### [WHAT THIS TASK INVOLVES]
Restate the following data in its entirety, word for word and without images.
**** EXERCISE DATA ****
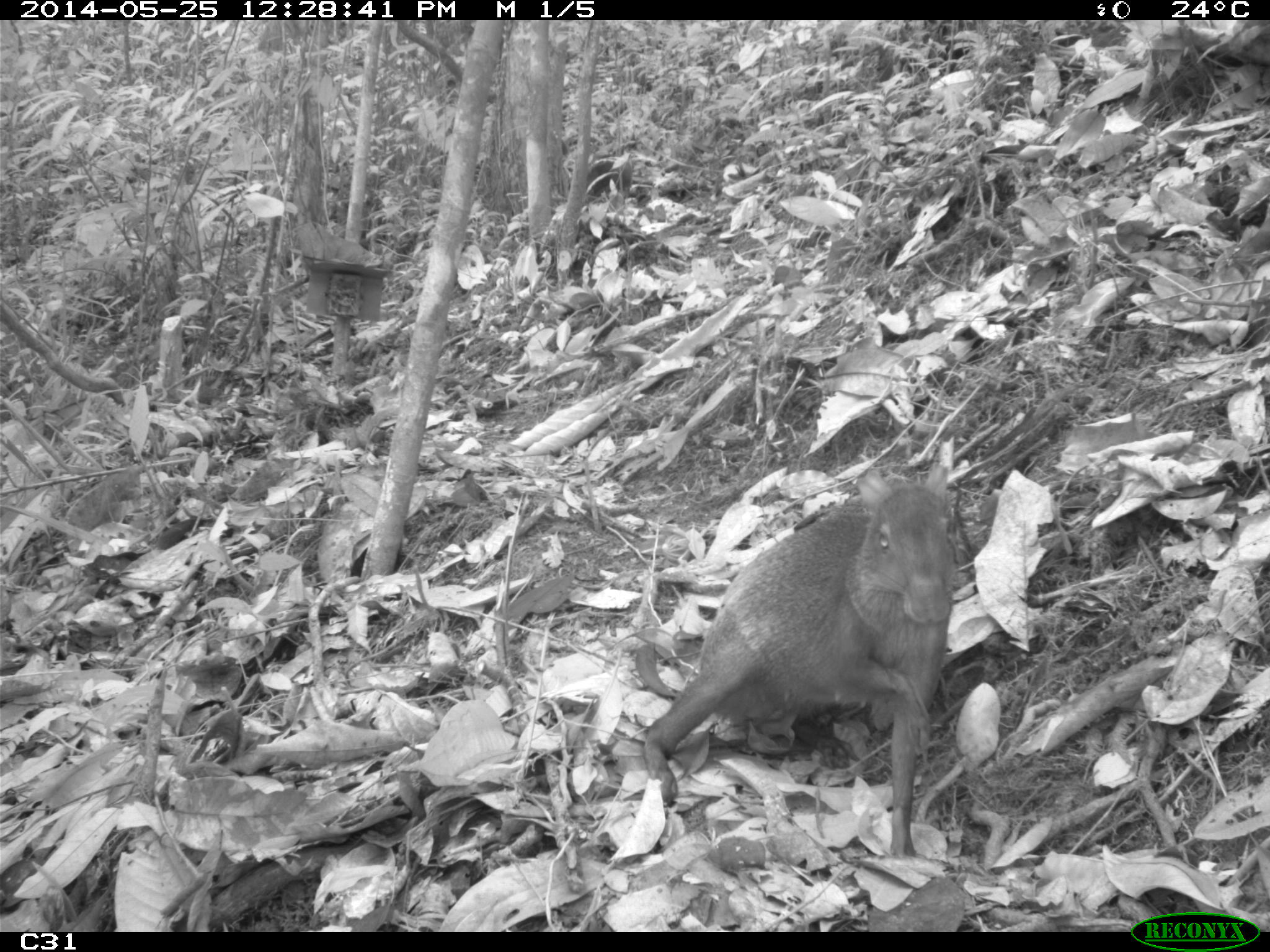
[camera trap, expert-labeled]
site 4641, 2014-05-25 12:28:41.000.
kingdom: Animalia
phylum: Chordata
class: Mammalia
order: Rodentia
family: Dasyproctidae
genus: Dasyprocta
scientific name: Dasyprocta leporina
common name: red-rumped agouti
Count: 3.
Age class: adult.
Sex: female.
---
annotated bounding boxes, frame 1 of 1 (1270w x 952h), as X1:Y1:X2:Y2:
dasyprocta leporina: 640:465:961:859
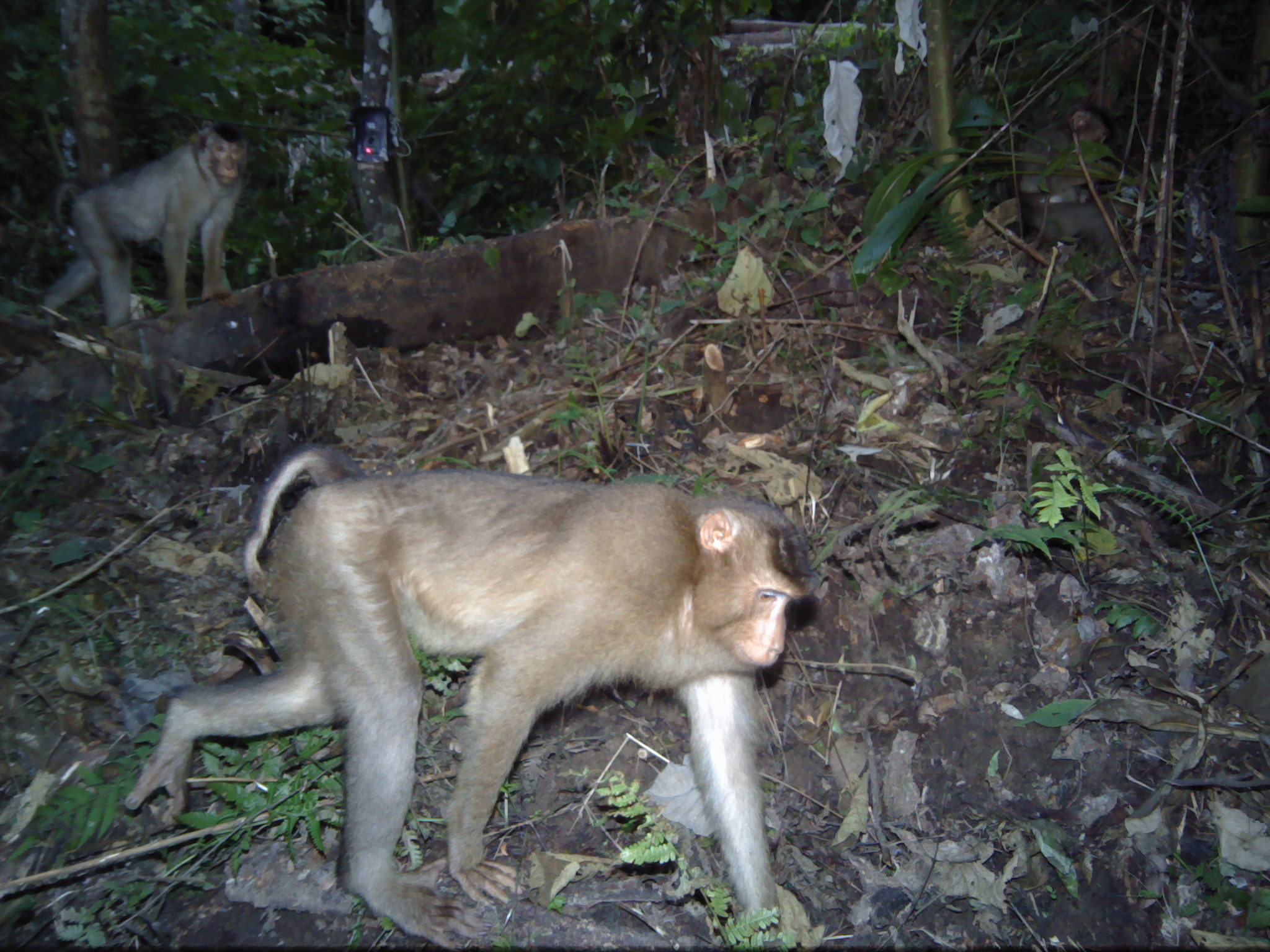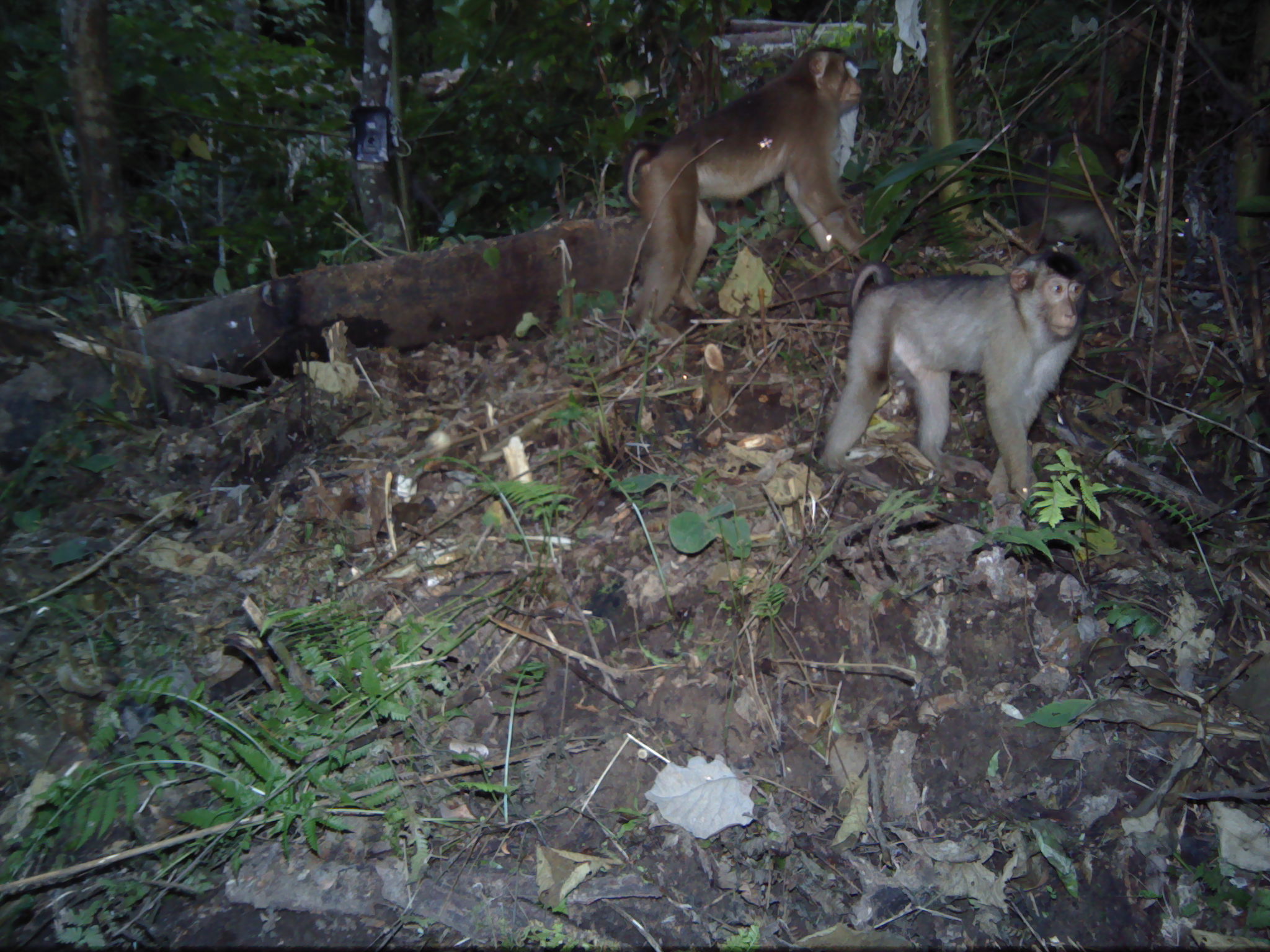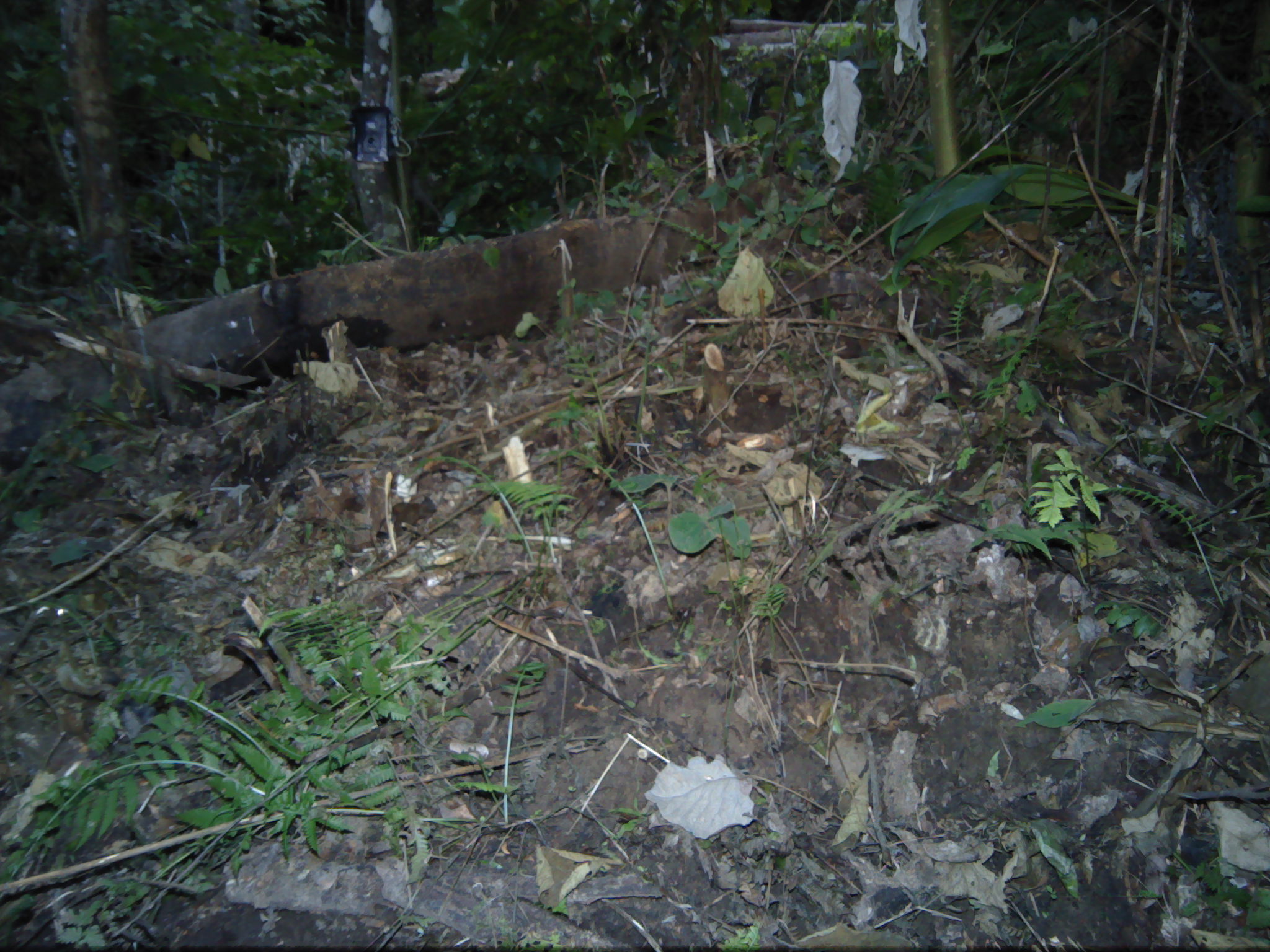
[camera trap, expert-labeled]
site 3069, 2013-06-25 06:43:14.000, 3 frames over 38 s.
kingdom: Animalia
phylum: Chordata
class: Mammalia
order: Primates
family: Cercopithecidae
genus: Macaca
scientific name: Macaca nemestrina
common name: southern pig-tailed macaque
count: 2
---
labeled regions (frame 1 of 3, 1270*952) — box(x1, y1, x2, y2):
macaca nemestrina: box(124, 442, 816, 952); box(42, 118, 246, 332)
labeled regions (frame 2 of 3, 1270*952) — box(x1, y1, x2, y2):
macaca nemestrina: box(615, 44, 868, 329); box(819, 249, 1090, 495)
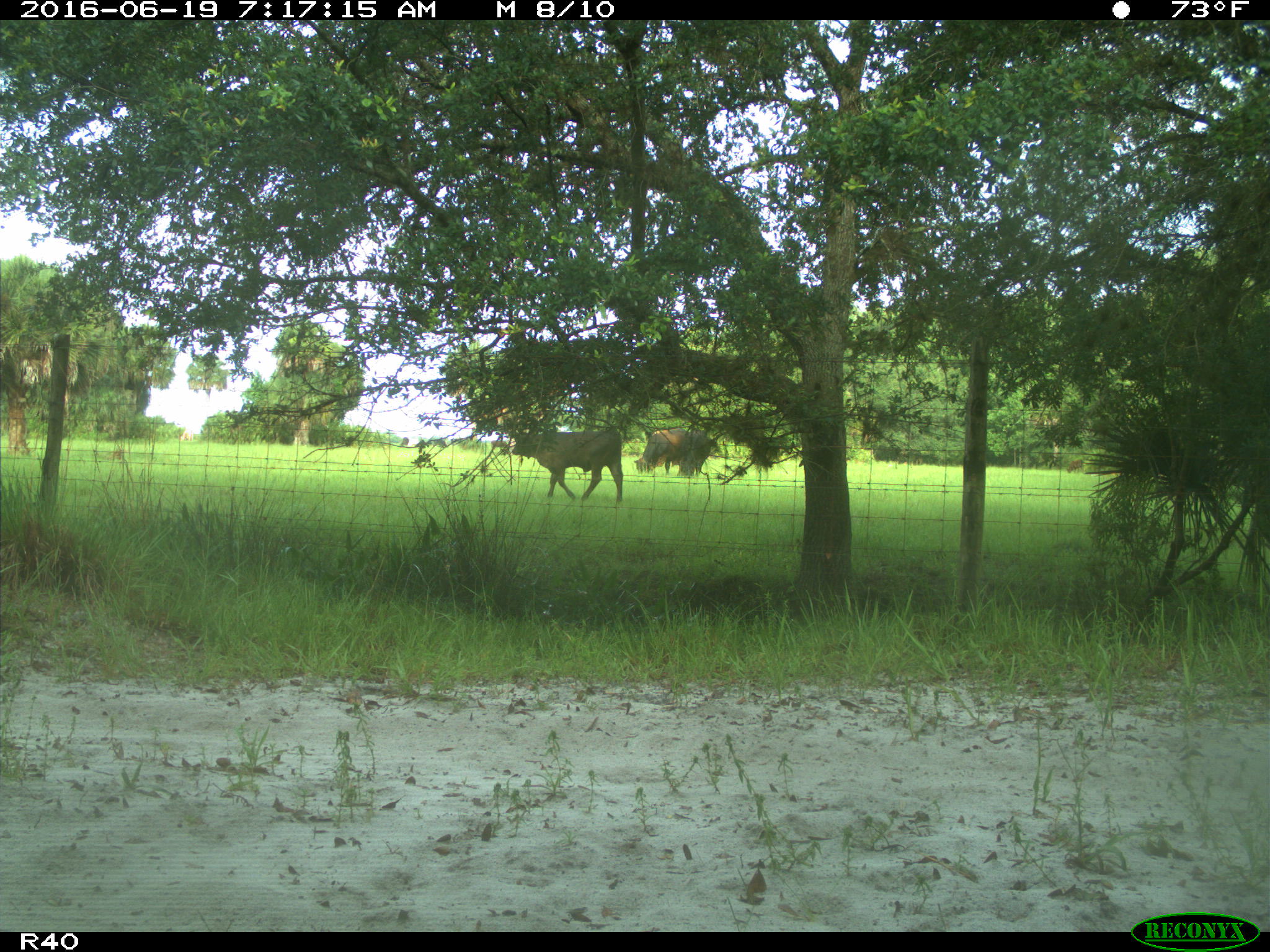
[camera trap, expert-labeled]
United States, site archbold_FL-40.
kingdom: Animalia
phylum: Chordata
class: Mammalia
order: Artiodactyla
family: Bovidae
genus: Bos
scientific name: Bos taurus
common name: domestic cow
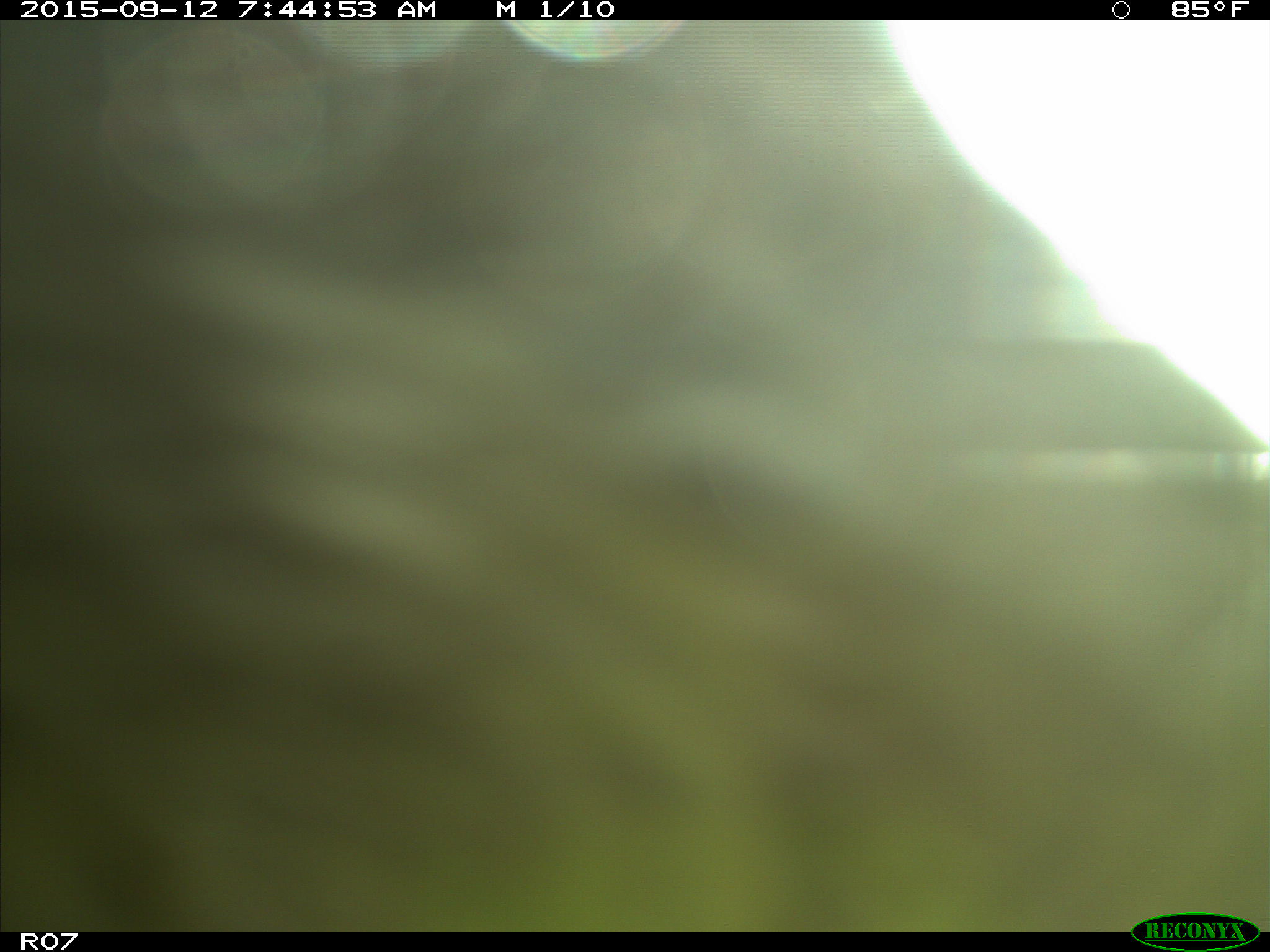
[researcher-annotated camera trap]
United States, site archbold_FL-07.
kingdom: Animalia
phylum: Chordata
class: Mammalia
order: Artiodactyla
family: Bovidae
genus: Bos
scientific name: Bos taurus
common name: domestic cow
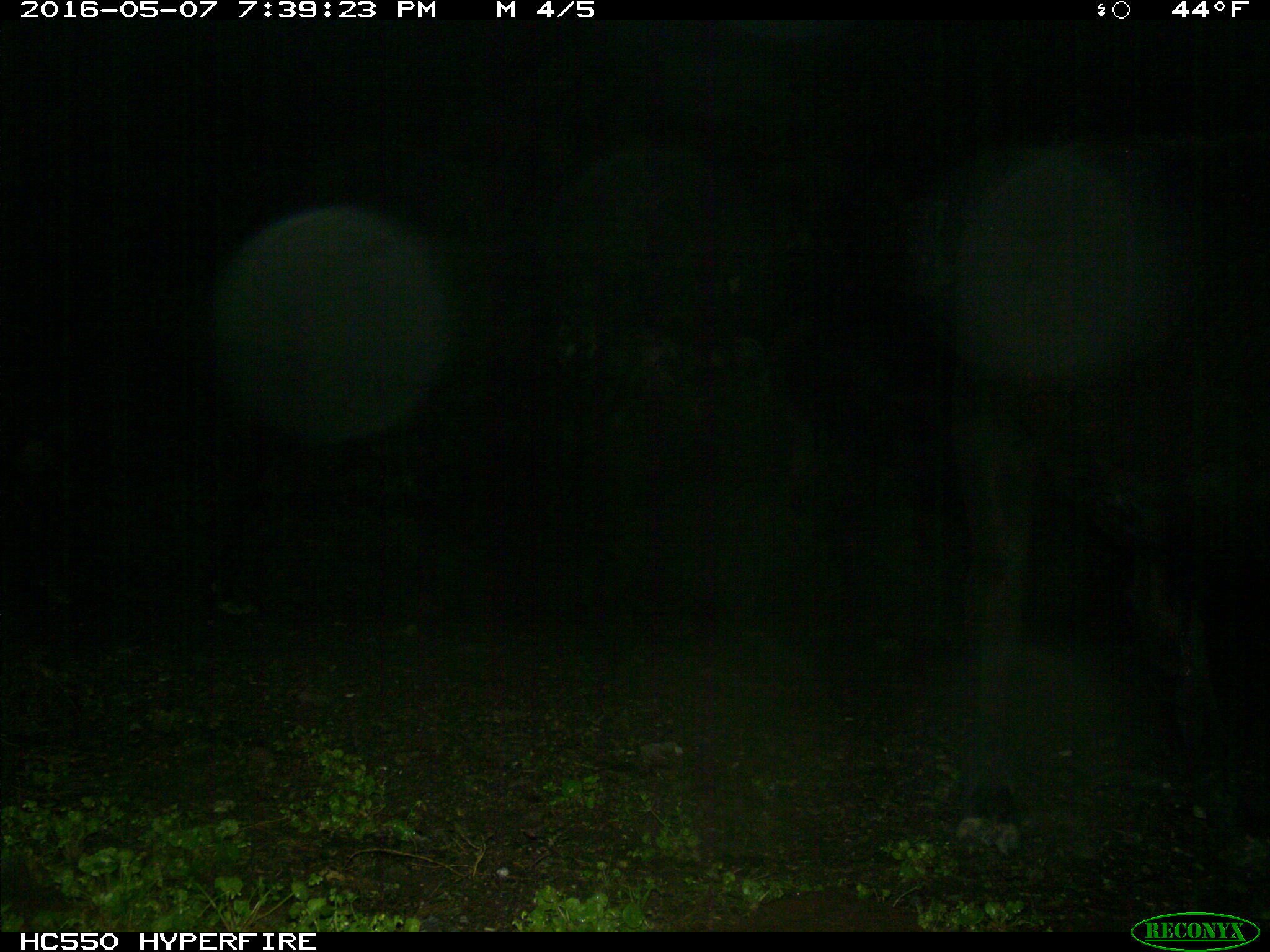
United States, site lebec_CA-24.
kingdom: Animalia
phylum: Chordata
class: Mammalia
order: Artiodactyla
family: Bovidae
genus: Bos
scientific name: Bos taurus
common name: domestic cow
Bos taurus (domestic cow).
****
### [RESULT OF THE EXERCISE]
[camera trap, expert-labeled]
site 4641, 2014-05-25 12:28:41.000.
kingdom: Animalia
phylum: Chordata
class: Mammalia
order: Rodentia
family: Dasyproctidae
genus: Dasyprocta
scientific name: Dasyprocta leporina
common name: red-rumped agouti
Count: 3.
Age class: adult.
Sex: female.
---
annotated bounding boxes, frame 1 of 1 (1270w x 952h), as X1:Y1:X2:Y2:
dasyprocta leporina: 640:465:961:859
[camera trap, expert-labeled]
site 3069, 2013-06-25 06:43:14.000, 3 frames over 38 s.
kingdom: Animalia
phylum: Chordata
class: Mammalia
order: Primates
family: Cercopithecidae
genus: Macaca
scientific name: Macaca nemestrina
common name: southern pig-tailed macaque
count: 2
---
labeled regions (frame 1 of 3, 1270*952) — box(x1, y1, x2, y2):
macaca nemestrina: box(124, 442, 816, 952); box(42, 118, 246, 332)
labeled regions (frame 2 of 3, 1270*952) — box(x1, y1, x2, y2):
macaca nemestrina: box(615, 44, 868, 329); box(819, 249, 1090, 495)
[camera trap, expert-labeled]
United States, site archbold_FL-40.
kingdom: Animalia
phylum: Chordata
class: Mammalia
order: Artiodactyla
family: Bovidae
genus: Bos
scientific name: Bos taurus
common name: domestic cow
[researcher-annotated camera trap]
United States, site archbold_FL-07.
kingdom: Animalia
phylum: Chordata
class: Mammalia
order: Artiodactyla
family: Bovidae
genus: Bos
scientific name: Bos taurus
common name: domestic cow
United States, site lebec_CA-24.
kingdom: Animalia
phylum: Chordata
class: Mammalia
order: Artiodactyla
family: Bovidae
genus: Bos
scientific name: Bos taurus
common name: domestic cow
Bos taurus (domestic cow).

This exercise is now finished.